PROMPT:
Set out the material from its first line up to and including the line containing "2.77 metres" as a JSON list of strings, with one string per line and blank lines omitted.

────────────────────────────────────────

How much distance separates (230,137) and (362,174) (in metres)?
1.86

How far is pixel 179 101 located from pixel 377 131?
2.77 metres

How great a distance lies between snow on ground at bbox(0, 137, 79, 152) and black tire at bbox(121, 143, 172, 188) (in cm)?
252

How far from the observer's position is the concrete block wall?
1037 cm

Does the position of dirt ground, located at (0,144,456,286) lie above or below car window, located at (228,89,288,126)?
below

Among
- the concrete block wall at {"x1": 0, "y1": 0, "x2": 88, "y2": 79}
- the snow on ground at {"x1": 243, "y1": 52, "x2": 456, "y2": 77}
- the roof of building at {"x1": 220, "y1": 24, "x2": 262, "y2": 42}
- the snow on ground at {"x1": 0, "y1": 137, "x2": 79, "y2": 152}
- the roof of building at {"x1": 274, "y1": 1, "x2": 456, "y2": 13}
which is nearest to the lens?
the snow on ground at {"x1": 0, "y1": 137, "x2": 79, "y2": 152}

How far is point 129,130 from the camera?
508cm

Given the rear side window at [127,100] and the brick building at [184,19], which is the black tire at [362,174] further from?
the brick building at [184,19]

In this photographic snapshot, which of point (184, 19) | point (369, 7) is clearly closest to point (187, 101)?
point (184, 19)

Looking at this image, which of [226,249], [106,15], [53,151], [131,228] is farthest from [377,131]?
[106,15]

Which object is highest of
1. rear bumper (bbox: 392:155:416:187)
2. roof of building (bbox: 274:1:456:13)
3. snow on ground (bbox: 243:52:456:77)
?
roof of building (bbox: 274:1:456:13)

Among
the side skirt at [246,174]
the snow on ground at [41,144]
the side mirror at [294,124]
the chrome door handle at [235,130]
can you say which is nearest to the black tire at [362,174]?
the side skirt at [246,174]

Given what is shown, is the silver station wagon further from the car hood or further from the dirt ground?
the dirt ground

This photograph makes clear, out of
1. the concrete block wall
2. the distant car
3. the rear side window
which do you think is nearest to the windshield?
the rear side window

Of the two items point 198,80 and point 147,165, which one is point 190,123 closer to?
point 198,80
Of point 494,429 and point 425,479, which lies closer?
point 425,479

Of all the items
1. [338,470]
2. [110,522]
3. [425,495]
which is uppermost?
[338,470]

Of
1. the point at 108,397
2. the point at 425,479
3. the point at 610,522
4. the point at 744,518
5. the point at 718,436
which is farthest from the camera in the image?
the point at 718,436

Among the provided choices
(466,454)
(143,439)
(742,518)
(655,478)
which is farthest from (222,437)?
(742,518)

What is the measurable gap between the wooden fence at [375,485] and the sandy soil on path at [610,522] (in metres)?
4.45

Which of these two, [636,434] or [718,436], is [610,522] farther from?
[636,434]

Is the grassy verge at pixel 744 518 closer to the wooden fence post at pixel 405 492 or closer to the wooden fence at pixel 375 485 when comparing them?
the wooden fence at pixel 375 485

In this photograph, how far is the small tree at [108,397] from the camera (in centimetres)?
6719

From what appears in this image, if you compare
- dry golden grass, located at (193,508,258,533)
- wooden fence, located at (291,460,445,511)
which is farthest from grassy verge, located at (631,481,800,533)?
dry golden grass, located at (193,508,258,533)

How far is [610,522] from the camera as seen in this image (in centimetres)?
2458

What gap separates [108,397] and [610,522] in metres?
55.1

────────────────────────────────────────

SOLUTION FOR THIS PROBLEM:
[
  "How much distance separates (230,137) and (362,174) (in metres)?",
  "1.86",
  "How far is pixel 179 101 located from pixel 377 131?",
  "2.77 metres"
]